Goal of the exercise:
Copy the data below word for word, from the line containing "Does the green" through the line containing "4550 centimetres", including both of those lines.
* begin Given records *
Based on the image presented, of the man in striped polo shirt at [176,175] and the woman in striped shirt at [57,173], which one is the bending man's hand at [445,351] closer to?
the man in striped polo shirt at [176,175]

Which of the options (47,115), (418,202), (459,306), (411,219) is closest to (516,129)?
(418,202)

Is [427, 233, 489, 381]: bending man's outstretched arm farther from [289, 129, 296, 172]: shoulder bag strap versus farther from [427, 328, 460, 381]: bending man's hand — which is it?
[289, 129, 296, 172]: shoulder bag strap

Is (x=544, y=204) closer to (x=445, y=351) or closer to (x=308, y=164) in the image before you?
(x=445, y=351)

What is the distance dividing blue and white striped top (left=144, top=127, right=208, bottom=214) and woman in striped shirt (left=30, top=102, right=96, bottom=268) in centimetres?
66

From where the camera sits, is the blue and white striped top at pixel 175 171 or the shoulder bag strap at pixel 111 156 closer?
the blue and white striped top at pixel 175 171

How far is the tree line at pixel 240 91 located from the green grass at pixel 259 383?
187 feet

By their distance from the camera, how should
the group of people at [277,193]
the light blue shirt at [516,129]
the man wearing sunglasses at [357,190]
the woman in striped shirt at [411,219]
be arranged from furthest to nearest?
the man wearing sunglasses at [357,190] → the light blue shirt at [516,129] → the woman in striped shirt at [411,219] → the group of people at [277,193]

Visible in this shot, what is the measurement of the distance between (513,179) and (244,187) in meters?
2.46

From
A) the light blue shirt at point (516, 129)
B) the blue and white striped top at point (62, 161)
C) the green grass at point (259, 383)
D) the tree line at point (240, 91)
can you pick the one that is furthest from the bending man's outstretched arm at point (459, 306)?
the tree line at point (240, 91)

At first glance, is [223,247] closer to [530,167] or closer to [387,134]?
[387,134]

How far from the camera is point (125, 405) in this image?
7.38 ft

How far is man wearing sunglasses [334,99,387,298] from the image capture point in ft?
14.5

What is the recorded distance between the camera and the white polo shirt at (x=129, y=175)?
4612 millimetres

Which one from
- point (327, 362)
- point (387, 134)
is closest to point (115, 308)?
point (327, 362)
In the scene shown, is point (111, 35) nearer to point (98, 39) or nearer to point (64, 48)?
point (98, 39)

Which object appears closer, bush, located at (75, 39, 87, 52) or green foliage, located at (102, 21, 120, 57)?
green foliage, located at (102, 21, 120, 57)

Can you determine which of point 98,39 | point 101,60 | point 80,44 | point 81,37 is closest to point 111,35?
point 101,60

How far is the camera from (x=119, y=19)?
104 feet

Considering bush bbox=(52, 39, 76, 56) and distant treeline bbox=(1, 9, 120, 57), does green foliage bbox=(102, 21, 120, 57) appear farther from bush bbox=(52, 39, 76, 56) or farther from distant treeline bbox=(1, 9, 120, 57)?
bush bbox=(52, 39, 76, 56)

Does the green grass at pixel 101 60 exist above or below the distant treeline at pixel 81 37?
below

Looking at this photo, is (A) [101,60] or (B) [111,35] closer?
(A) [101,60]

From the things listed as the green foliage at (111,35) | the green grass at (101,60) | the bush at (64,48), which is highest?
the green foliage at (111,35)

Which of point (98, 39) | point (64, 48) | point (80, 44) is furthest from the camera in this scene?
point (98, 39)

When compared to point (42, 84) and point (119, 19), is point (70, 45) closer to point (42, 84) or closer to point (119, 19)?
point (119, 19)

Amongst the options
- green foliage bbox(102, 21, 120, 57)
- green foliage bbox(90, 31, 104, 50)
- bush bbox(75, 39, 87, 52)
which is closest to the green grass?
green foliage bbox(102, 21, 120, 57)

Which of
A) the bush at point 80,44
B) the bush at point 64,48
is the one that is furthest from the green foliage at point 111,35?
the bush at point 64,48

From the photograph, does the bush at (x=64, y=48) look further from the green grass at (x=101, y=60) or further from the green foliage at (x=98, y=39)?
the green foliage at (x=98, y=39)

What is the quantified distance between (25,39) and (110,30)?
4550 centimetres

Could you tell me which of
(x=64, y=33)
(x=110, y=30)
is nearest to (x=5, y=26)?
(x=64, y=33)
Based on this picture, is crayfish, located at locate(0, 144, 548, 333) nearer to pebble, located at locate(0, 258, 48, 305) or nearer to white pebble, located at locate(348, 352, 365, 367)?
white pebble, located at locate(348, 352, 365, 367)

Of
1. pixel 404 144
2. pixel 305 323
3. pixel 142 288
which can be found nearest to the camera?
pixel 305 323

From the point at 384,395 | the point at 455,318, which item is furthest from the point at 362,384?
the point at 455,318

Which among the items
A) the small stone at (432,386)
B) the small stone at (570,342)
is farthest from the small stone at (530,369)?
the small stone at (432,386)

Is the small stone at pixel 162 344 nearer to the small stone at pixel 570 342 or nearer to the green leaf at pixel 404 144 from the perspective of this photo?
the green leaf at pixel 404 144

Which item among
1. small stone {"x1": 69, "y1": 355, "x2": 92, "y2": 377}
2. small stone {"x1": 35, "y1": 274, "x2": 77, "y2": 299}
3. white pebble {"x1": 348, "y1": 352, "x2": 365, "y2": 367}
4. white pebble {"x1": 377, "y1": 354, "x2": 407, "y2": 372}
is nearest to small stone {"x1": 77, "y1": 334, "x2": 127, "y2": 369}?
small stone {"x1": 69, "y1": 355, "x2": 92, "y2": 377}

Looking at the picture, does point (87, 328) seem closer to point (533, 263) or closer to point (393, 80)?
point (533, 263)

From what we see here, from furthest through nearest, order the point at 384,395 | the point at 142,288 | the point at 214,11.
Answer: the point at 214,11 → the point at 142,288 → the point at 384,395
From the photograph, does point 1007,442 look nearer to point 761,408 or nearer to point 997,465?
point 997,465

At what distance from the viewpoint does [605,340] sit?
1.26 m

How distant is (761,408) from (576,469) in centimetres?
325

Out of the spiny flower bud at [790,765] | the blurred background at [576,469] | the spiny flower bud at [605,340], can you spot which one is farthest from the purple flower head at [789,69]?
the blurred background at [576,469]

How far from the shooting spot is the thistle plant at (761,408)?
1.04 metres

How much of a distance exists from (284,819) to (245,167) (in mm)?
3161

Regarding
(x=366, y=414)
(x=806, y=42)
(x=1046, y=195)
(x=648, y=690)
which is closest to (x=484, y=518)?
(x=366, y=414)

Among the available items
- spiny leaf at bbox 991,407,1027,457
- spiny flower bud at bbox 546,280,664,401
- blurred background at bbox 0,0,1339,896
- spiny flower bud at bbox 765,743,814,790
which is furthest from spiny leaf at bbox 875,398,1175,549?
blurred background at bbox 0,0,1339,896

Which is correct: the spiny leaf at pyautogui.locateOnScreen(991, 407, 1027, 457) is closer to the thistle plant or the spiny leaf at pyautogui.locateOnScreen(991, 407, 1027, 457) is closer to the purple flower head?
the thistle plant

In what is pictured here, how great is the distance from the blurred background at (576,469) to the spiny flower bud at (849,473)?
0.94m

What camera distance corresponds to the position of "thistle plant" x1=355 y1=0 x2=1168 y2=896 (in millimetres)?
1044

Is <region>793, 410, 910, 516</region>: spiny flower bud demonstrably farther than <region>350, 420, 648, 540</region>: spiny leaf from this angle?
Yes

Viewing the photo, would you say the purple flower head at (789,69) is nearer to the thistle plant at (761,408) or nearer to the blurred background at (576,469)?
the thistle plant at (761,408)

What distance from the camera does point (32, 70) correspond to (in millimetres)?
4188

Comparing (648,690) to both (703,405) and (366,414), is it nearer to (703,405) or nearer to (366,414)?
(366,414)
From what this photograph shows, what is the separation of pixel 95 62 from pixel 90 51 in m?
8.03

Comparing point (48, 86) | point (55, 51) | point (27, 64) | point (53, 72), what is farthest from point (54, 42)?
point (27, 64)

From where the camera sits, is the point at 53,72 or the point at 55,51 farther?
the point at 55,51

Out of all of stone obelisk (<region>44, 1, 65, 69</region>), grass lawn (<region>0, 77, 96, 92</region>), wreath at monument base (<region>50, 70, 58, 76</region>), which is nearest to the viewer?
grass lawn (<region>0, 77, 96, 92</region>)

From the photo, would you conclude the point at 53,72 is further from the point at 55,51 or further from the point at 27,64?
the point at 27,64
* end Given records *
Reply to the task:
Does the green grass at pixel 101 60 exist above or below the distant treeline at pixel 81 37?
below

Looking at this photo, is (A) [101,60] or (B) [111,35] closer?
(A) [101,60]

From the things listed as the green foliage at (111,35) | the green grass at (101,60) | the bush at (64,48), which is highest?
the green foliage at (111,35)

Which of point (98, 39) | point (64, 48) | point (80, 44) is furthest from the camera in this scene?
point (98, 39)

When compared to point (42, 84) and point (119, 19), is point (70, 45) closer to point (42, 84) or closer to point (119, 19)?
point (119, 19)

Amongst the options
- green foliage bbox(102, 21, 120, 57)
- green foliage bbox(90, 31, 104, 50)
- bush bbox(75, 39, 87, 52)
which is closest to the green grass?
green foliage bbox(102, 21, 120, 57)

Which of
A) the bush at point 80,44
B) the bush at point 64,48
is the one that is furthest from the green foliage at point 111,35?
the bush at point 64,48

From the photograph, does the bush at (x=64, y=48) look further from the green grass at (x=101, y=60) or further from the green foliage at (x=98, y=39)?
the green foliage at (x=98, y=39)

What is the quantified distance between (25,39) and (110,30)?
4550 centimetres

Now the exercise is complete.